++++ RECORD EXTRACTS

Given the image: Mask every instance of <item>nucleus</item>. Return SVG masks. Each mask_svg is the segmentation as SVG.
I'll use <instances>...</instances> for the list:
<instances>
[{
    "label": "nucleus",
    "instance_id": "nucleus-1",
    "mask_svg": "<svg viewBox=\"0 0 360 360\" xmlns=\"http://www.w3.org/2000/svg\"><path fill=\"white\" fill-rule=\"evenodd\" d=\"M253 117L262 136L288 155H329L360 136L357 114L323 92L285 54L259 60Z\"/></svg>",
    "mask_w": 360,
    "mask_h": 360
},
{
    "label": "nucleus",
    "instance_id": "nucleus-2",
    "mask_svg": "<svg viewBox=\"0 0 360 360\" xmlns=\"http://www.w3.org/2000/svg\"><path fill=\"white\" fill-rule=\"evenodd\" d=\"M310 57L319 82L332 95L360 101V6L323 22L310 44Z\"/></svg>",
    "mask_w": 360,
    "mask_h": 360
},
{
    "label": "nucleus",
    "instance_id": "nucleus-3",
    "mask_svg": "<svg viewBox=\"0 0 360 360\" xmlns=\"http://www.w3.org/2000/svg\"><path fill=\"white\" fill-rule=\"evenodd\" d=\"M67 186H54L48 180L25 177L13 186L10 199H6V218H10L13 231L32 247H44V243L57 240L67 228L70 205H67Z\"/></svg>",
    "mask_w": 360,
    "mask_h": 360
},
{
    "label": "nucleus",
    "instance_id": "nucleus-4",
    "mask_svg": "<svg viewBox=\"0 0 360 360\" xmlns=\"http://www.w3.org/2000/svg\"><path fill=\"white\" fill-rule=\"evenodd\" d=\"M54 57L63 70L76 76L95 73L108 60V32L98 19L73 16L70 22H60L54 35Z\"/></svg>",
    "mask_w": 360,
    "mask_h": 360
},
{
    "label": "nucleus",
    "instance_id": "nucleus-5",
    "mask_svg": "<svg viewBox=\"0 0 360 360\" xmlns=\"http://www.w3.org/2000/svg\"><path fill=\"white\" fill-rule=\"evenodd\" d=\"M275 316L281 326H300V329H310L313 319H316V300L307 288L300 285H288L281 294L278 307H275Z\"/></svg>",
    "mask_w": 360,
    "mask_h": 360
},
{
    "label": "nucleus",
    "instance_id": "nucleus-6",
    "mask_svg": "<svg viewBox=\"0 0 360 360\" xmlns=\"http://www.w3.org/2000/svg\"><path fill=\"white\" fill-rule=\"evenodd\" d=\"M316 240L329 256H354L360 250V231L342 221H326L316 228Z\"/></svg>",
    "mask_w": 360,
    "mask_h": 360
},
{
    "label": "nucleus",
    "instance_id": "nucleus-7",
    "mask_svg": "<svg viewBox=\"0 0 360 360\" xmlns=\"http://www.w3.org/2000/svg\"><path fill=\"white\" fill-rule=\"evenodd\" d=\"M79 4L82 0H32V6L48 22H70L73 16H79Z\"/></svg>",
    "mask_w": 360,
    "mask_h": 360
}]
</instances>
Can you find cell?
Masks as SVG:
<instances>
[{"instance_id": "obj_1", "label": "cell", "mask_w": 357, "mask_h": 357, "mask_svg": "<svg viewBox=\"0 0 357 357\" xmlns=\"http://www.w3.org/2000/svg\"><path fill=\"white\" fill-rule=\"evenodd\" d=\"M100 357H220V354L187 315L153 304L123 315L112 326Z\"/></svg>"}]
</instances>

++++++++

» **AIM**
Quote all of the data above line for line, with no changes.

» **RESPONSE BELOW**
Given the image: Mask every instance of <item>nucleus</item>. Return SVG masks. Each mask_svg is the segmentation as SVG.
I'll use <instances>...</instances> for the list:
<instances>
[{
    "label": "nucleus",
    "instance_id": "nucleus-1",
    "mask_svg": "<svg viewBox=\"0 0 360 360\" xmlns=\"http://www.w3.org/2000/svg\"><path fill=\"white\" fill-rule=\"evenodd\" d=\"M253 117L262 136L288 155H329L360 136L357 114L323 92L285 54L259 60Z\"/></svg>",
    "mask_w": 360,
    "mask_h": 360
},
{
    "label": "nucleus",
    "instance_id": "nucleus-2",
    "mask_svg": "<svg viewBox=\"0 0 360 360\" xmlns=\"http://www.w3.org/2000/svg\"><path fill=\"white\" fill-rule=\"evenodd\" d=\"M310 57L319 82L332 95L360 101V6L323 22L310 44Z\"/></svg>",
    "mask_w": 360,
    "mask_h": 360
},
{
    "label": "nucleus",
    "instance_id": "nucleus-3",
    "mask_svg": "<svg viewBox=\"0 0 360 360\" xmlns=\"http://www.w3.org/2000/svg\"><path fill=\"white\" fill-rule=\"evenodd\" d=\"M67 186H54L48 180L25 177L13 186L10 199H6V218H10L13 231L32 247H44V243L57 240L67 228L70 205H67Z\"/></svg>",
    "mask_w": 360,
    "mask_h": 360
},
{
    "label": "nucleus",
    "instance_id": "nucleus-4",
    "mask_svg": "<svg viewBox=\"0 0 360 360\" xmlns=\"http://www.w3.org/2000/svg\"><path fill=\"white\" fill-rule=\"evenodd\" d=\"M54 57L63 70L76 76L95 73L108 60V32L98 19L73 16L70 22H60L54 35Z\"/></svg>",
    "mask_w": 360,
    "mask_h": 360
},
{
    "label": "nucleus",
    "instance_id": "nucleus-5",
    "mask_svg": "<svg viewBox=\"0 0 360 360\" xmlns=\"http://www.w3.org/2000/svg\"><path fill=\"white\" fill-rule=\"evenodd\" d=\"M275 316L281 326H300V329H310L313 319H316V300L307 288L300 285H288L281 294L278 307H275Z\"/></svg>",
    "mask_w": 360,
    "mask_h": 360
},
{
    "label": "nucleus",
    "instance_id": "nucleus-6",
    "mask_svg": "<svg viewBox=\"0 0 360 360\" xmlns=\"http://www.w3.org/2000/svg\"><path fill=\"white\" fill-rule=\"evenodd\" d=\"M316 240L329 256H354L360 250V231L342 221H326L316 228Z\"/></svg>",
    "mask_w": 360,
    "mask_h": 360
},
{
    "label": "nucleus",
    "instance_id": "nucleus-7",
    "mask_svg": "<svg viewBox=\"0 0 360 360\" xmlns=\"http://www.w3.org/2000/svg\"><path fill=\"white\" fill-rule=\"evenodd\" d=\"M79 4L82 0H32V6L48 22H70L73 16H79Z\"/></svg>",
    "mask_w": 360,
    "mask_h": 360
}]
</instances>
Can you find cell?
Masks as SVG:
<instances>
[{"instance_id": "obj_1", "label": "cell", "mask_w": 357, "mask_h": 357, "mask_svg": "<svg viewBox=\"0 0 357 357\" xmlns=\"http://www.w3.org/2000/svg\"><path fill=\"white\" fill-rule=\"evenodd\" d=\"M100 357H220V354L187 315L153 304L123 315L112 326Z\"/></svg>"}]
</instances>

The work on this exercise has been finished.